Gunnar Morling said...

Hi Daniel,

great to hear that you like the post :-)

* Generally the annotated fields/getter methods of any class can be validated, but there is no automatic validation of session beans as with entities, so you would have to do that on your own using the Validator API.

* You can implement arbitrary logic within custom validators, so you could call any existing business services upon validation.

* Using DI within custom validators can be realized by providing a custom ValidatorFactory.

Gunnar

Martin Kuhn said...

Is the source of your example downloadable?It would be really helpfull...
TIA
Martin

Gunnar Morling said...

Hi Martin,

I plan to put sources for some of my posts into my repo at github.org in the next time. What concerns this post, basically everything can be found in the listings. What part is missing for you?

Gunnar

Gunnar Morling said...

Martin,

I put the source code now into my github repo. You can find it here:


http://github.com/gunnarmorling/musings-of-a-programming-addict/tree/master/jpa2-bv-integration/


Gunnar

night-fairy-tales said...

Helpful post, Thanks

Anonymous said...

Hello,

Thank you for your helpful article !
I have several things to ask if you dont mind :

1. Conditional validation inside my Entity
For example, in my entity, i have 2 fields, registerDate and registerReference, that can be validated if the field registered is false. How can i achieve that ?

2. Any suggestion on how to internationalized the error messages in the validations for the entities?

3. Is it possible to reuse the the validations for the entities for the JSF beans that actually delegates the method calls to the entities, so that i dont have to redefine the validations on the JSF beans ?

Gunnar Morling said...

Anonymous: A bit late, but maybe these answers are still helpful:

1. You can use a class-level constraint to perform a validation based on multiple fields of a type.
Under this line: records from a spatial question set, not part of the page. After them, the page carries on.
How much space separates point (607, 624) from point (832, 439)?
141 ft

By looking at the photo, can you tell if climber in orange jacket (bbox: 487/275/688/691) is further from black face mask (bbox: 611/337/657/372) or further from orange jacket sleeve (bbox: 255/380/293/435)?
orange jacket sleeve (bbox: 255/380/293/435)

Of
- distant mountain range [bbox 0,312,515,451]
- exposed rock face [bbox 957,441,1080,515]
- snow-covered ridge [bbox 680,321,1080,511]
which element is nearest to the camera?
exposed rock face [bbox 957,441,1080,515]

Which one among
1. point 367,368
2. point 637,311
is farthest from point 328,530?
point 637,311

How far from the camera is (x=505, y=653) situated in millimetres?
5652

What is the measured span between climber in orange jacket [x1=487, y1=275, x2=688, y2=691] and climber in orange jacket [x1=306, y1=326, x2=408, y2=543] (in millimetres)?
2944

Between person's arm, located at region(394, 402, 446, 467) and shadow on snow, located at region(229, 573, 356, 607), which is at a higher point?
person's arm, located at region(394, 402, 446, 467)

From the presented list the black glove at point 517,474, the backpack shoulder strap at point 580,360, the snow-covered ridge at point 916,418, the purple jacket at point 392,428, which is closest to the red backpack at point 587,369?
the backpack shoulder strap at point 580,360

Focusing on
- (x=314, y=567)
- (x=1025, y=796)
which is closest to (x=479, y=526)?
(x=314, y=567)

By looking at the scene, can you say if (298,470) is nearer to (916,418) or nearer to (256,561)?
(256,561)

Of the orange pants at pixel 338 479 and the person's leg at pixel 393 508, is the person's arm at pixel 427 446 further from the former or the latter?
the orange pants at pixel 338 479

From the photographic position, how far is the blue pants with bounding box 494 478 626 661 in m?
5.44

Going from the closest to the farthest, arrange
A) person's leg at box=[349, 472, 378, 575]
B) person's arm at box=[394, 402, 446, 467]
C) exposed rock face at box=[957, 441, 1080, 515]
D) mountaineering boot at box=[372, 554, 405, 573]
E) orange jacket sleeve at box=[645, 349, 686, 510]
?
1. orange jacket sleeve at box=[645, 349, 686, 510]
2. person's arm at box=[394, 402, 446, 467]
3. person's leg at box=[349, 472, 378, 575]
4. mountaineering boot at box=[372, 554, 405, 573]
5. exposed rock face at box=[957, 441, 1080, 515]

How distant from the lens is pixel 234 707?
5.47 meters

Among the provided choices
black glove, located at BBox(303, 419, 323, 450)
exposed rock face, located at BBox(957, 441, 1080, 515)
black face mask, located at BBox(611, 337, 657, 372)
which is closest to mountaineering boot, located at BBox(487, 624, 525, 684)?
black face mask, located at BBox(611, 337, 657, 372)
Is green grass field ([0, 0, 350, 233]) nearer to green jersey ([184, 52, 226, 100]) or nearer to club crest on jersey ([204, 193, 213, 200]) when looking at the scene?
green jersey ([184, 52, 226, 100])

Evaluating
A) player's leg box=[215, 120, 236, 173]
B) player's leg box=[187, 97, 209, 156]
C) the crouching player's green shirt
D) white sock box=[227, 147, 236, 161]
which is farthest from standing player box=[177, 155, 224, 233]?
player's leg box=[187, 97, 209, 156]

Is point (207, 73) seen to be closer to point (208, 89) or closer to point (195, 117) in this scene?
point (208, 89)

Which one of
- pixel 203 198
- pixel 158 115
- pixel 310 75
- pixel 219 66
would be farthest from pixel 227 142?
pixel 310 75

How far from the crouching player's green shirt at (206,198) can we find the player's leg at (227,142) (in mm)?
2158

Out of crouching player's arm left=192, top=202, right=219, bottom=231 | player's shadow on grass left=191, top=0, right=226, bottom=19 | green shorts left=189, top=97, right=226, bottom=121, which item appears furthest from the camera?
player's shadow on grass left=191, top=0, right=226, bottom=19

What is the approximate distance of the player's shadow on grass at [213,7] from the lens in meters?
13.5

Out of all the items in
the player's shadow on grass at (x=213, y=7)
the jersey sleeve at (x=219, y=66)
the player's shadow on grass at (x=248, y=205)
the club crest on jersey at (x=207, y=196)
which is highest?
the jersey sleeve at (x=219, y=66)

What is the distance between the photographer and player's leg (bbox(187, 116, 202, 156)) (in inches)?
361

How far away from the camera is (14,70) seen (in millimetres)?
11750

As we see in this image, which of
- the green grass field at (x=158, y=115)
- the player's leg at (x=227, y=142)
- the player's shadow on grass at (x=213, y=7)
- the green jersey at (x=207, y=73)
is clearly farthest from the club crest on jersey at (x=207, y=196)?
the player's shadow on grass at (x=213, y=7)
2. I18N is considered at the core of BV. The error texts are taken from a resource bundle ValidationMessages which you can provide in all languages you need.

3. Copying constraints from one model to another is not possible in a portable way atm. You might consider using your entities in JSF as well so you don't have the need for copying constraint definitions at all. Alternatively you might have a look at MyFaces ExtVal, I think they provide some sort support for this feature.